What to work on: Format the lines below as a JSON list of strings with one string per line, and leave out any blank lines.

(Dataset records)
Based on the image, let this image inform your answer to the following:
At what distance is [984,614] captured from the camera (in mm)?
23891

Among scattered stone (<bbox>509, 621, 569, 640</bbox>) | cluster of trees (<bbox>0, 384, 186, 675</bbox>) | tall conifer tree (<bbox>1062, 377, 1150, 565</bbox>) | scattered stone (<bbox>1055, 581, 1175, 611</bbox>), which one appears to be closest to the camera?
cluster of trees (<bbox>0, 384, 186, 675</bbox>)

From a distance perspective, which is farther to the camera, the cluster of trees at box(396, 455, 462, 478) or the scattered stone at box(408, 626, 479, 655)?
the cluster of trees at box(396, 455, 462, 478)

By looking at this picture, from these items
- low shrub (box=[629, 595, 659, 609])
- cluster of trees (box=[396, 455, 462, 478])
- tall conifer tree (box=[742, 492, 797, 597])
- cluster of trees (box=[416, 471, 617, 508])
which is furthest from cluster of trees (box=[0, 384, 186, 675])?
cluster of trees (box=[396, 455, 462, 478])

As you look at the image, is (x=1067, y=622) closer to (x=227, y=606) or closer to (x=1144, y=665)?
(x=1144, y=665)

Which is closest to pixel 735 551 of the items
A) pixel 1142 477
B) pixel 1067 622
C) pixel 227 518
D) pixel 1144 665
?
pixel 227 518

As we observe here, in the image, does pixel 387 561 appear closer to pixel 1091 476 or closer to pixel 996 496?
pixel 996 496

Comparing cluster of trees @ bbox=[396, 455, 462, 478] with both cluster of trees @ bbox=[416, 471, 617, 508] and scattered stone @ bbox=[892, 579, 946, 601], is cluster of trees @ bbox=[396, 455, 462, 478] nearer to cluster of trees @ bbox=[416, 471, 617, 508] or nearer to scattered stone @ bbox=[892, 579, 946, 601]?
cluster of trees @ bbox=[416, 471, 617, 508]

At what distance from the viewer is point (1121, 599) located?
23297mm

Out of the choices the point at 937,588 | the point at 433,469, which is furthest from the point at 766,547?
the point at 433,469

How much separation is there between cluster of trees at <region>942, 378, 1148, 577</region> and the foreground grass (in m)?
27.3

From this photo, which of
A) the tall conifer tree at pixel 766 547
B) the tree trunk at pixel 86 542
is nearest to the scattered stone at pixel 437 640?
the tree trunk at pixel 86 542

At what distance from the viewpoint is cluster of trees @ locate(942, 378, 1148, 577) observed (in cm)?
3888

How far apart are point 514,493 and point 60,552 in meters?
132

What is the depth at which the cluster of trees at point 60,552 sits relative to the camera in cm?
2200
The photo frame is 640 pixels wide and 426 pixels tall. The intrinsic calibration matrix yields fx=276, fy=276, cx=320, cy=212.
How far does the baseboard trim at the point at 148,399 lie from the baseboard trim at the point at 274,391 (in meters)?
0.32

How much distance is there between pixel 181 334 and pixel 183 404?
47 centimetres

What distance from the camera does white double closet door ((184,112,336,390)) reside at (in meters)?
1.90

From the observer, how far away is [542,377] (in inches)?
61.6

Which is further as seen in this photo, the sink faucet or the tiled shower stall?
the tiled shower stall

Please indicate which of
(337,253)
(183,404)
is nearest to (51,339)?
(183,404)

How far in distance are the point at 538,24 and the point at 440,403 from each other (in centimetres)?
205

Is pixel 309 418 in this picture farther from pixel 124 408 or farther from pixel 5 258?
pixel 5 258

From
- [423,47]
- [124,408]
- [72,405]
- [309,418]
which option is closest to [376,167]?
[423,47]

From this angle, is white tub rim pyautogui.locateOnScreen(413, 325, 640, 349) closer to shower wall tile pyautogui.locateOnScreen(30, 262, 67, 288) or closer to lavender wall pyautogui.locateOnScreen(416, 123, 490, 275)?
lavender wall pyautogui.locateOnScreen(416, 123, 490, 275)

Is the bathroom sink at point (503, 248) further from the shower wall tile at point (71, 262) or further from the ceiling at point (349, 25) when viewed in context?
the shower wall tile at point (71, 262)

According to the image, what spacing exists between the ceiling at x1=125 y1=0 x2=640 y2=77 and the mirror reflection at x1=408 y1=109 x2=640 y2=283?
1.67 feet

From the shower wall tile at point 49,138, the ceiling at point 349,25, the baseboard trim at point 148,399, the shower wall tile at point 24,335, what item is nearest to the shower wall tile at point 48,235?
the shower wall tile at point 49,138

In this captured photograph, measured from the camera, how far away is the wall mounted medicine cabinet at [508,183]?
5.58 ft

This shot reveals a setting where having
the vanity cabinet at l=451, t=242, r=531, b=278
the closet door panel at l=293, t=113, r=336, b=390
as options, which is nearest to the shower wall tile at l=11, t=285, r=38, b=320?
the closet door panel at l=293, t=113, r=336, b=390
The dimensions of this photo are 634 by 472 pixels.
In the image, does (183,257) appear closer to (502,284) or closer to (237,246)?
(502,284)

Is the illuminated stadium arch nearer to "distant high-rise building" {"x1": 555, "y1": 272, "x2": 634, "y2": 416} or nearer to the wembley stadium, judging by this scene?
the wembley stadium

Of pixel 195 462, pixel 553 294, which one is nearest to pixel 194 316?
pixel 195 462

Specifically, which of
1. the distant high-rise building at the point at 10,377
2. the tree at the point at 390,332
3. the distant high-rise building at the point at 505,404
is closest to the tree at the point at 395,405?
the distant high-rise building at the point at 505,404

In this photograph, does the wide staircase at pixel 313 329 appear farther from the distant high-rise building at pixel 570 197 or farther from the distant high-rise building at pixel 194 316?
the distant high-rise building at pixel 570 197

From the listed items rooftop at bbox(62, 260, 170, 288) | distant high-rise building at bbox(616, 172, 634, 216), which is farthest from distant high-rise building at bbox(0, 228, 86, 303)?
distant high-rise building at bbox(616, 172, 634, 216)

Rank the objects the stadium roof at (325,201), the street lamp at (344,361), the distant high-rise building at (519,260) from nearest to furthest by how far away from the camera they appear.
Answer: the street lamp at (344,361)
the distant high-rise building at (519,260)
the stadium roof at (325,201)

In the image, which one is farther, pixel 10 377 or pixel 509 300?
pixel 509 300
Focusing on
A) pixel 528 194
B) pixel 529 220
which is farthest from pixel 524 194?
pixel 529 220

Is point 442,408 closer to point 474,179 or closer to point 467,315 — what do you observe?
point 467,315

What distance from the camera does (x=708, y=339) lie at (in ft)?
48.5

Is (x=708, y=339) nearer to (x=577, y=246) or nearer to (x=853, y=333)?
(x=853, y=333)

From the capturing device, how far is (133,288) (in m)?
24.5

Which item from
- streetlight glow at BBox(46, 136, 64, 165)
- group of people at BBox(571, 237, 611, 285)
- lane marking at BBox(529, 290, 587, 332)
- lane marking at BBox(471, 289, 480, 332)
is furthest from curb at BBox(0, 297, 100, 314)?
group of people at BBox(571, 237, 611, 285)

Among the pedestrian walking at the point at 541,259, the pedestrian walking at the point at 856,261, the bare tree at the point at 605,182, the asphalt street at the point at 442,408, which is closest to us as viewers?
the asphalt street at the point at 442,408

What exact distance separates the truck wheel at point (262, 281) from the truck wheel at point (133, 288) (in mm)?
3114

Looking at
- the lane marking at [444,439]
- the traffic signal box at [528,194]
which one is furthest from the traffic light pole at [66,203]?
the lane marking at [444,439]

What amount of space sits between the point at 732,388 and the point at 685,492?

Answer to this problem:
[
  "Based on the image, let this image inform your answer to the following:",
  "At what distance is [984,614] captured from the camera (in mm)?",
  "23891",
  "Among scattered stone (<bbox>509, 621, 569, 640</bbox>) | cluster of trees (<bbox>0, 384, 186, 675</bbox>) | tall conifer tree (<bbox>1062, 377, 1150, 565</bbox>) | scattered stone (<bbox>1055, 581, 1175, 611</bbox>), which one appears to be closest to the camera?",
  "cluster of trees (<bbox>0, 384, 186, 675</bbox>)",
  "From a distance perspective, which is farther to the camera, the cluster of trees at box(396, 455, 462, 478) or the scattered stone at box(408, 626, 479, 655)?",
  "the cluster of trees at box(396, 455, 462, 478)",
  "By looking at this picture, from these items",
  "- low shrub (box=[629, 595, 659, 609])",
  "- cluster of trees (box=[396, 455, 462, 478])",
  "- tall conifer tree (box=[742, 492, 797, 597])",
  "- cluster of trees (box=[416, 471, 617, 508])",
  "which is furthest from cluster of trees (box=[0, 384, 186, 675])?",
  "cluster of trees (box=[396, 455, 462, 478])",
  "As you look at the image, is (x=1067, y=622) closer to (x=227, y=606) or closer to (x=1144, y=665)?",
  "(x=1144, y=665)",
  "Which is closest to pixel 735 551 of the items",
  "A) pixel 1142 477",
  "B) pixel 1067 622",
  "C) pixel 227 518",
  "D) pixel 1144 665",
  "?",
  "pixel 227 518",
  "As we observe here, in the image, does pixel 387 561 appear closer to pixel 1091 476 or closer to pixel 996 496?",
  "pixel 996 496",
  "Comparing cluster of trees @ bbox=[396, 455, 462, 478] with both cluster of trees @ bbox=[416, 471, 617, 508] and scattered stone @ bbox=[892, 579, 946, 601], is cluster of trees @ bbox=[396, 455, 462, 478] nearer to cluster of trees @ bbox=[416, 471, 617, 508] or nearer to scattered stone @ bbox=[892, 579, 946, 601]?",
  "cluster of trees @ bbox=[416, 471, 617, 508]",
  "At what distance from the viewer is point (1121, 599) located?",
  "23297mm",
  "Out of the choices the point at 937,588 | the point at 433,469, which is furthest from the point at 766,547?",
  "the point at 433,469",
  "How much separation is there between cluster of trees at <region>942, 378, 1148, 577</region> and the foreground grass (in m)?",
  "27.3",
  "From this photo, which of",
  "A) the tall conifer tree at pixel 766 547",
  "B) the tree trunk at pixel 86 542",
  "is nearest to the scattered stone at pixel 437 640?",
  "the tree trunk at pixel 86 542",
  "At what distance from the viewpoint is cluster of trees @ locate(942, 378, 1148, 577) observed (in cm)?",
  "3888",
  "How far apart are point 514,493 and point 60,552 in meters?",
  "132",
  "What is the depth at which the cluster of trees at point 60,552 sits relative to the camera in cm?",
  "2200",
  "The photo frame is 640 pixels wide and 426 pixels tall. The intrinsic calibration matrix yields fx=276, fy=276, cx=320, cy=212.",
  "How far does the baseboard trim at the point at 148,399 lie from the baseboard trim at the point at 274,391 (in meters)?",
  "0.32",
  "How much distance is there between pixel 181 334 and pixel 183 404?",
  "47 centimetres",
  "What distance from the camera does white double closet door ((184,112,336,390)) reside at (in meters)?",
  "1.90",
  "From the observer, how far away is [542,377] (in inches)?",
  "61.6",
  "Which is further as seen in this photo, the sink faucet or the tiled shower stall?",
  "the tiled shower stall",
  "Please indicate which of",
  "(337,253)",
  "(183,404)",
  "is nearest to (51,339)?",
  "(183,404)",
  "How far in distance are the point at 538,24 and the point at 440,403 from each other (in centimetres)?",
  "205",
  "Is pixel 309 418 in this picture farther from pixel 124 408 or farther from pixel 5 258?",
  "pixel 5 258",
  "From",
  "- [423,47]",
  "- [124,408]",
  "- [72,405]",
  "- [309,418]",
  "which option is closest to [376,167]?",
  "[423,47]",
  "From this angle, is white tub rim pyautogui.locateOnScreen(413, 325, 640, 349) closer to shower wall tile pyautogui.locateOnScreen(30, 262, 67, 288) or closer to lavender wall pyautogui.locateOnScreen(416, 123, 490, 275)?",
  "lavender wall pyautogui.locateOnScreen(416, 123, 490, 275)",
  "Is the bathroom sink at point (503, 248) further from the shower wall tile at point (71, 262) or further from the ceiling at point (349, 25) when viewed in context?",
  "the shower wall tile at point (71, 262)",
  "According to the image, what spacing exists between the ceiling at x1=125 y1=0 x2=640 y2=77 and the mirror reflection at x1=408 y1=109 x2=640 y2=283?",
  "1.67 feet",
  "From the shower wall tile at point 49,138, the ceiling at point 349,25, the baseboard trim at point 148,399, the shower wall tile at point 24,335, what item is nearest to the shower wall tile at point 48,235?",
  "the shower wall tile at point 49,138",
  "In this captured photograph, measured from the camera, how far away is the wall mounted medicine cabinet at [508,183]?",
  "5.58 ft",
  "This shot reveals a setting where having",
  "the vanity cabinet at l=451, t=242, r=531, b=278",
  "the closet door panel at l=293, t=113, r=336, b=390",
  "as options, which is nearest to the shower wall tile at l=11, t=285, r=38, b=320?",
  "the closet door panel at l=293, t=113, r=336, b=390",
  "The dimensions of this photo are 634 by 472 pixels.",
  "In the image, does (183,257) appear closer to (502,284) or closer to (237,246)?",
  "(502,284)",
  "Is the illuminated stadium arch nearer to \"distant high-rise building\" {\"x1\": 555, \"y1\": 272, \"x2\": 634, \"y2\": 416} or nearer to the wembley stadium, judging by this scene?",
  "the wembley stadium",
  "Of pixel 195 462, pixel 553 294, which one is nearest to pixel 194 316?",
  "pixel 195 462",
  "Specifically, which of",
  "1. the distant high-rise building at the point at 10,377",
  "2. the tree at the point at 390,332",
  "3. the distant high-rise building at the point at 505,404",
  "is closest to the tree at the point at 395,405?",
  "the distant high-rise building at the point at 505,404",
  "In this photograph, does the wide staircase at pixel 313 329 appear farther from the distant high-rise building at pixel 570 197 or farther from the distant high-rise building at pixel 194 316?",
  "the distant high-rise building at pixel 570 197",
  "From the listed items rooftop at bbox(62, 260, 170, 288) | distant high-rise building at bbox(616, 172, 634, 216), which is farthest from distant high-rise building at bbox(0, 228, 86, 303)?",
  "distant high-rise building at bbox(616, 172, 634, 216)",
  "Rank the objects the stadium roof at (325,201), the street lamp at (344,361), the distant high-rise building at (519,260) from nearest to furthest by how far away from the camera they appear.",
  "Answer: the street lamp at (344,361)",
  "the distant high-rise building at (519,260)",
  "the stadium roof at (325,201)",
  "In the image, which one is farther, pixel 10 377 or pixel 509 300?",
  "pixel 509 300",
  "Focusing on",
  "A) pixel 528 194",
  "B) pixel 529 220",
  "which is farthest from pixel 524 194?",
  "pixel 529 220",
  "Is point 442,408 closer to point 474,179 or closer to point 467,315 — what do you observe?",
  "point 467,315",
  "What distance from the camera does (x=708, y=339) lie at (in ft)?",
  "48.5",
  "Is (x=708, y=339) nearer to (x=577, y=246) or nearer to (x=853, y=333)?",
  "(x=853, y=333)",
  "From the capturing device, how far is (133,288) (in m)?",
  "24.5",
  "Which item from",
  "- streetlight glow at BBox(46, 136, 64, 165)",
  "- group of people at BBox(571, 237, 611, 285)",
  "- lane marking at BBox(529, 290, 587, 332)",
  "- lane marking at BBox(471, 289, 480, 332)",
  "is furthest from curb at BBox(0, 297, 100, 314)?",
  "group of people at BBox(571, 237, 611, 285)",
  "Among the pedestrian walking at the point at 541,259, the pedestrian walking at the point at 856,261, the bare tree at the point at 605,182, the asphalt street at the point at 442,408, which is closest to us as viewers?",
  "the asphalt street at the point at 442,408",
  "What exact distance separates the truck wheel at point (262, 281) from the truck wheel at point (133, 288) (in mm)?",
  "3114",
  "Looking at",
  "- the lane marking at [444,439]",
  "- the traffic signal box at [528,194]",
  "which one is furthest from the traffic light pole at [66,203]?",
  "the lane marking at [444,439]",
  "What amount of space sits between the point at 732,388 and the point at 685,492?"
]